ZU BEARBEITENDE AUFGABEN:
**a.** Auf welchen Wert ging laut dem Textauszug zur Wahlbeteiligung die Beteiligung in der Städtegruppe B des Städtetags im Zeitraum 1987 bis 2016 zurück?
**b.** Geben Sie aus dem Textauszug zur Wahlbeteiligung den Abschnitt wortgetreu aus, beginnend mit "In der Städtegruppe C" und fortlaufend bis einschließlich "unter 20 000 Einwohner.".

ZU LESENDER AUSZUG:
Im längerfristigen Vergleich ist allerdings der Trend einer rückläufigen Wahlbeteiligung nicht zu übersehen. So ist den Städtetagserhebungen von Brugger3 in der Städtegruppe A (Stadtkreise) ein Rückgang der Wahlbeteiligung in den Erhebungszeiträumen 1987/1995, 1999/2007 und 2008/2016 von 52,9 über 45,1 auf 37,8 % zu entnehmen; in der vorliegenden Erhebung erreicht die Gemeindegrößenklasse von 100 000 bis unter 500 000 Einwohnern von 2010 bis 2017 gerade noch eine durchschnittliche Beteiligungsquote von 36,1 %. In der Städtegruppe B des Städtetags (überwiegend Städte > 20 000 Einwohner) ging die Beteiligung im Zeitraum 1987 bis 2016 von 51,7 auf 42,1 % zurück. Zum Vergleich die Durchschnittswerte für den hier erhobenen Zeitraum 2010 bis 2017: In der Größenklasse 20 000 bis unter 50 000 Einwohner wurden 39,2 % und in der nächsthöheren Klasse bis 100 000 Einwohner 36,7 % gemessen – also auch diesbezüglich zeigt sich eine eindeutige Tendenz nach unten.

In der Städtegruppe C (10 000 bis 20 000 Einwohner) sind die Beteiligungsanteile in der Städtetagsumfrage von 1987 bis 2016 von 58,9 auf 51,1 % gesunken, gegenüber einer in dieser Untersuchung ermittelten Quote von 46,1 % für die Jahre 2010 bis 2017 in der Gemeindegrößenklasse 10 000 bis unter 20 000 Einwohner.

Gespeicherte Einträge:
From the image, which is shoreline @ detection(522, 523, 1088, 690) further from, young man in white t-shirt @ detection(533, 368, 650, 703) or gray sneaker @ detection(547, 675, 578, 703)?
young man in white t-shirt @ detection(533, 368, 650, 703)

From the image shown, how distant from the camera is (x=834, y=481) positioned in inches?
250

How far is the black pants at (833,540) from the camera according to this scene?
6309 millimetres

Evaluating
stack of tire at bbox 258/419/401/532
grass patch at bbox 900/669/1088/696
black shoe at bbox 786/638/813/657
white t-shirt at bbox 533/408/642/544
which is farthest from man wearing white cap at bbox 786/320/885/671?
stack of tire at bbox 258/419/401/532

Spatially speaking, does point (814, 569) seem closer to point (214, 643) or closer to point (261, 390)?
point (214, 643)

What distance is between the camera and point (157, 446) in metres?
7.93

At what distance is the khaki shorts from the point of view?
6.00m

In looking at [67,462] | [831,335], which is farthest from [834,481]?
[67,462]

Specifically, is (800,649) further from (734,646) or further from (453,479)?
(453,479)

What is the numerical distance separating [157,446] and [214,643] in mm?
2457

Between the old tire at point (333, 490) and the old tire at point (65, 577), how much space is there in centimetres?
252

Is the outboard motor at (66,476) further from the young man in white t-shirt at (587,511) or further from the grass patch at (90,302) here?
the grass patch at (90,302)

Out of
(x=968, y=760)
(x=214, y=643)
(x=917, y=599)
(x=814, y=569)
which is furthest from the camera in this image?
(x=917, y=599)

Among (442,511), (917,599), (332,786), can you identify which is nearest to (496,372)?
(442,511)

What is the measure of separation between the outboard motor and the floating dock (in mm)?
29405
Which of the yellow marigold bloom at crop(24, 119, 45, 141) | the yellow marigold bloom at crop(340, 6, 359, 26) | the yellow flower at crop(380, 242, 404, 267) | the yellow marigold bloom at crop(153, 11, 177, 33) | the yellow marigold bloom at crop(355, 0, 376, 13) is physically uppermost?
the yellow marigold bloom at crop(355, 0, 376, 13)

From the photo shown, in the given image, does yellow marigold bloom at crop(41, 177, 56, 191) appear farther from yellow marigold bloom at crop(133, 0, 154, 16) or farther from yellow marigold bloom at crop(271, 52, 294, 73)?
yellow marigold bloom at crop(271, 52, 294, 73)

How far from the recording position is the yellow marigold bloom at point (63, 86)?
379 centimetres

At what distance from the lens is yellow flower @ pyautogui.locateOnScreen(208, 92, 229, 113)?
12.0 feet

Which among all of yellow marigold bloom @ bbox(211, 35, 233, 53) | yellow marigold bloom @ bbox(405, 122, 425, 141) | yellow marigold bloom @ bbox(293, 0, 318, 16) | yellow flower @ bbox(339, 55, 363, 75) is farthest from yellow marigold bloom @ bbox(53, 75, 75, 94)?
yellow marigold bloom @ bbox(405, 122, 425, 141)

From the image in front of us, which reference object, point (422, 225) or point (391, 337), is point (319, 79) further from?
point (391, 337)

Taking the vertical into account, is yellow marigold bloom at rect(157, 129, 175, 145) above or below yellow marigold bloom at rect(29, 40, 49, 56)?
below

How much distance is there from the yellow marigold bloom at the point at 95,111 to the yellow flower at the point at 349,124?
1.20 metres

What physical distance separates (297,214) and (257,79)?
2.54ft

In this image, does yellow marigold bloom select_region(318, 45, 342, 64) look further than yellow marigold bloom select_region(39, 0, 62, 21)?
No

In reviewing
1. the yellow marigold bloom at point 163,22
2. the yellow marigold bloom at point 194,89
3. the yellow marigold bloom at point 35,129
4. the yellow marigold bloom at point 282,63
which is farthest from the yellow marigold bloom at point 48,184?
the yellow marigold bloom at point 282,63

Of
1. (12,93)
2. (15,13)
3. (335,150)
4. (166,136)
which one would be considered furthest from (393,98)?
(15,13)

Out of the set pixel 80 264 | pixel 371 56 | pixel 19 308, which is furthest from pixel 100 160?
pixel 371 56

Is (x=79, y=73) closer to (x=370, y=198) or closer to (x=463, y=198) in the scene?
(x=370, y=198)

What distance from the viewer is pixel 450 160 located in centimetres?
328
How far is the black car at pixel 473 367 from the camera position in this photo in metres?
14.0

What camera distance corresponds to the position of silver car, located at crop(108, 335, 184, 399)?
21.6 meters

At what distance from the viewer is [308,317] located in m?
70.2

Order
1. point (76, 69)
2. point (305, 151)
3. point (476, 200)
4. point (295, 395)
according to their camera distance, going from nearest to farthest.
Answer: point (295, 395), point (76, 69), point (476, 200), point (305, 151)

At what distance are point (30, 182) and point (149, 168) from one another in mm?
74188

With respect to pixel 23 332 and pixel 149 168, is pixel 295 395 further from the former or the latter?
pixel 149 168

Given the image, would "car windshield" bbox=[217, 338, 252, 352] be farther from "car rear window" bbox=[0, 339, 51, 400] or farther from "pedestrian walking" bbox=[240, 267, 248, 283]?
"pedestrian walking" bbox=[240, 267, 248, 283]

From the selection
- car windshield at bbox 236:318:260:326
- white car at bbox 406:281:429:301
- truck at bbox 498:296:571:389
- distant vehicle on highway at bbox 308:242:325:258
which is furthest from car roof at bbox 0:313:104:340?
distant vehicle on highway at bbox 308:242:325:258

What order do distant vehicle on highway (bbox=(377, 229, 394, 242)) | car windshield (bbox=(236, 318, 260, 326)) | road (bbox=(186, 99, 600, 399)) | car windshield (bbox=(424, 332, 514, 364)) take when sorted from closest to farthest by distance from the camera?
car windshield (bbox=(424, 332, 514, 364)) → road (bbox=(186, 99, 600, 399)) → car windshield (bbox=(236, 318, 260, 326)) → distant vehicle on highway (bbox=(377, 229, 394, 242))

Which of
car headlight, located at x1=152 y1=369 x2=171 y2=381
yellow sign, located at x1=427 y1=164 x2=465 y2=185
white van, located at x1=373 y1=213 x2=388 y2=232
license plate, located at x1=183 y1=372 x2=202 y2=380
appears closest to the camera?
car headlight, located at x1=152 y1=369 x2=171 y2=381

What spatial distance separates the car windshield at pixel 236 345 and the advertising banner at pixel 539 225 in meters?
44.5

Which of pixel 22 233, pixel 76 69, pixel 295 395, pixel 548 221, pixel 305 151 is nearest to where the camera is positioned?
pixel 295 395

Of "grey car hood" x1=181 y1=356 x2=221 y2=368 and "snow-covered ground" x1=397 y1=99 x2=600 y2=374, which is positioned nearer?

ANTWORTEN JE AUFGABE:
**a.** Auf 42,1 %.

**b.**
In der Städtegruppe C (10 000 bis 20 000 Einwohner) sind die Beteiligungsanteile in der Städtetagsumfrage von 1987 bis 2016 von 58,9 auf 51,1 % gesunken, gegenüber einer in dieser Untersuchung ermittelten Quote von 46,1 % für die Jahre 2010 bis 2017 in der Gemeindegrößenklasse 10 000 bis unter 20 000 Einwohner.